September is full of days that beckon us to remember and to appreciate. VJ Day and 9/11 Remembrance Day remind us of victories and loss, sacrifice and heroes. We appreciate the hard work that allows us to celebrate Labor Day and Citizenship Day. We recall our roots on Grandparents Day, Step Family Day, and Native American Day, while also celebrating Hispanic Heritage Month. But is it even worth your time to pay special attention to them?
A casual acknowledgement may not have much impact, and can actually end up deflating the deeper concepts. Some educators believe we ought to teach children how to think critically about memorials rather than rote, empty observance.1 If we were to take a little time to dig in, we would gather not only appreciation, but also a clearer world view.

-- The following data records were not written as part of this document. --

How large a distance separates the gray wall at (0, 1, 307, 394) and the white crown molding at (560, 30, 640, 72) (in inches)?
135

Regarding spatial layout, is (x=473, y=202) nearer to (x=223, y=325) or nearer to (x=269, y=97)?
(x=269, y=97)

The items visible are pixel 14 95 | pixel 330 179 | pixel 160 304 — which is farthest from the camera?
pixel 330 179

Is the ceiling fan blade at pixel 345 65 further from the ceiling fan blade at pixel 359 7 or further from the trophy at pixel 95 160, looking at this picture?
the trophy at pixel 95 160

VJ Day and the rest of the WWI & WWII commemorations are stories quickly fading into the unobserved past. They seem like a world away. Yet a brief study of history or humanity would quickly remind us how easily situations and choices can arise again. Remembrance days shouldn’t solely mourn lost lives and celebrate heroes. If we let them, they could teach us politics and philosophy, or remind us of hope and reconciliation. September 11th reaches closer to the memories of our hearts and minds. For some, it’s a chance to honor the memories of those who perished that day or in the conflicts since. For the children born since then, it is important for them to sympathize with the loss, but also recognize how this event catapulted the world into what we see today.

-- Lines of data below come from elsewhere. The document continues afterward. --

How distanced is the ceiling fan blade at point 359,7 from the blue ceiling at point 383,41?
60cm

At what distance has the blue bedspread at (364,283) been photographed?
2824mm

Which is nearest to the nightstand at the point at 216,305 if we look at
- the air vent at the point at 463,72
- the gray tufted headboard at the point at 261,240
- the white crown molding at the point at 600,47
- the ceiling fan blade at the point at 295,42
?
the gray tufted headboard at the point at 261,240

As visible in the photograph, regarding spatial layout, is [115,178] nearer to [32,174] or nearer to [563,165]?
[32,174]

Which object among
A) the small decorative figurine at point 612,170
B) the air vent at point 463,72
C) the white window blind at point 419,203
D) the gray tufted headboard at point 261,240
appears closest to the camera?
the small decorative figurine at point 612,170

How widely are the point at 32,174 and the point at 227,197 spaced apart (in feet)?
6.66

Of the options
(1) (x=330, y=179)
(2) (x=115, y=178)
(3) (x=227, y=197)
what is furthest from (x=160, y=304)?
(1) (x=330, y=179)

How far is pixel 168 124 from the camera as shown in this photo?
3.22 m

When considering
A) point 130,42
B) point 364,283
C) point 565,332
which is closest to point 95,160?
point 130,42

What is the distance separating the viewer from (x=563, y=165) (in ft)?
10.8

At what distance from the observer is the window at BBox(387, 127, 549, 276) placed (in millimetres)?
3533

Labor Day pays tribute to the hard work of American workers. We like to take advantage of not only a day of rest and enjoyment, but a long weekend! We enjoy leisure due to the fruits of the labor of many people. Hard work provides for the needs of the laborer and creates purpose and achievement. Workers’ contributions build a better world for each of us. Meanwhile Constitution Day and Citizenship day remind us of our nation’s unique system which strives to give each person a chance to better their lives. Through these rights given at birth or naturalization, a person has the ability to engage in serving our country and enjoying the benefits.
Remember Your Source
September is also filled with days honoring one’s family and ethnic roots. Grandparents Day and Step Family Day are relatable to many. These days encourage us to recognize and appreciate the values and heritage that were passed along from generations and married-in family. Native American Day and Hispanic Heritage Month are part of the observances that bring up questions of diversity and representation. Some results can end up negative if they do not encourage deeper understanding and growth. Rather than focusing on only a few themes that stereotype or propagate friction, it’s a good idea to bring out a variety of topics. We grow by understanding and appreciating the diversity of backgrounds, experiences, and abilities. We celebrate our shared values and victories. These stories of our sources can help us continue together with a better future.

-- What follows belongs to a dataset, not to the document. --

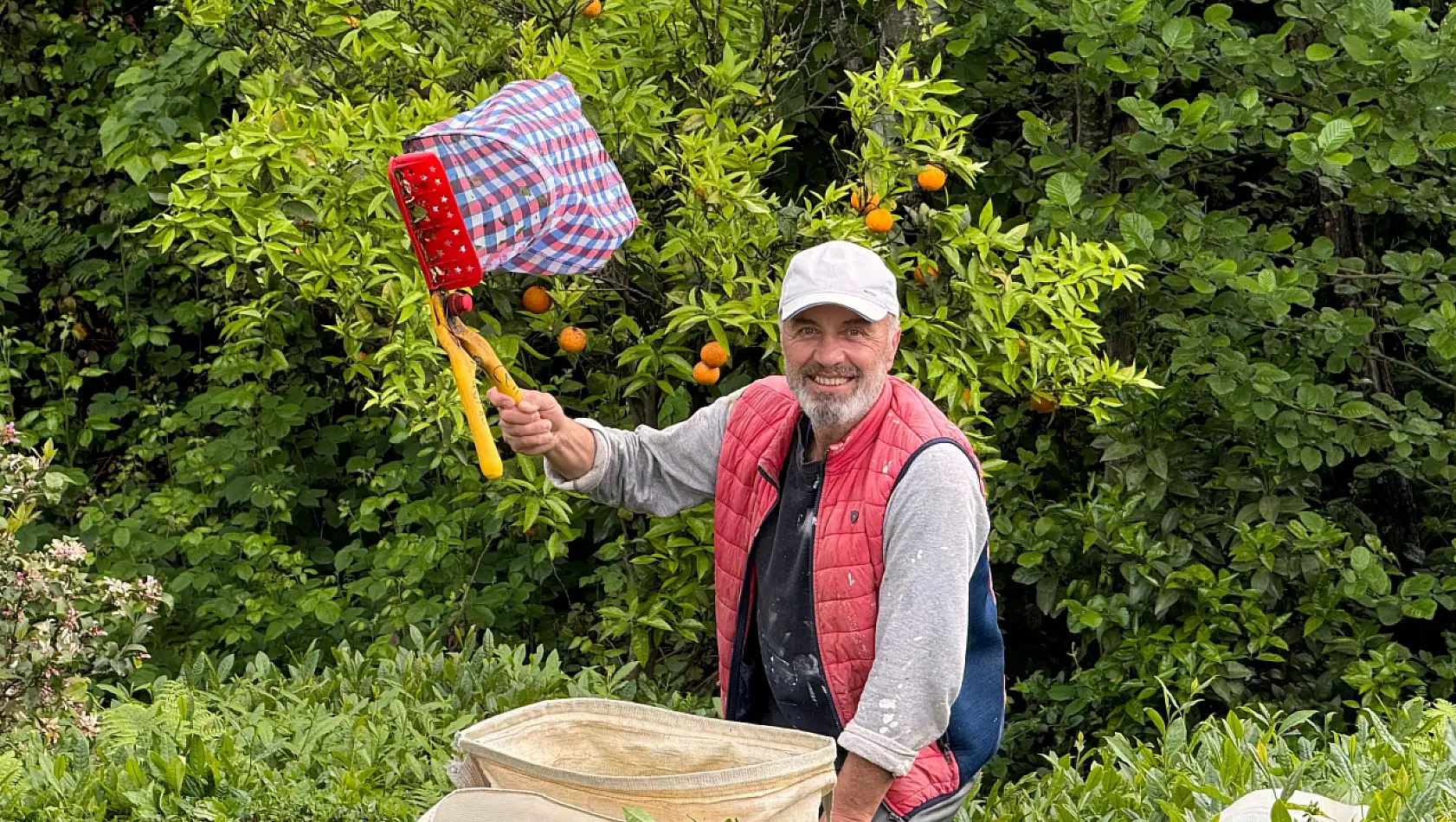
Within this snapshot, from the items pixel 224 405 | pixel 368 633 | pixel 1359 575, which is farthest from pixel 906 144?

It’s easy to let the month fly by without appreciating the value of each observance. The stories behind commemorations teach subsequent generations a community’s history, social and political customs. The stories we tell of events and our heritage give us a better appreciation for the people who went before us. They explain the world we know today. This month, look into the deeper meanings of these holidays yourself to celebrate your foundation and honor the life-changing events of the past!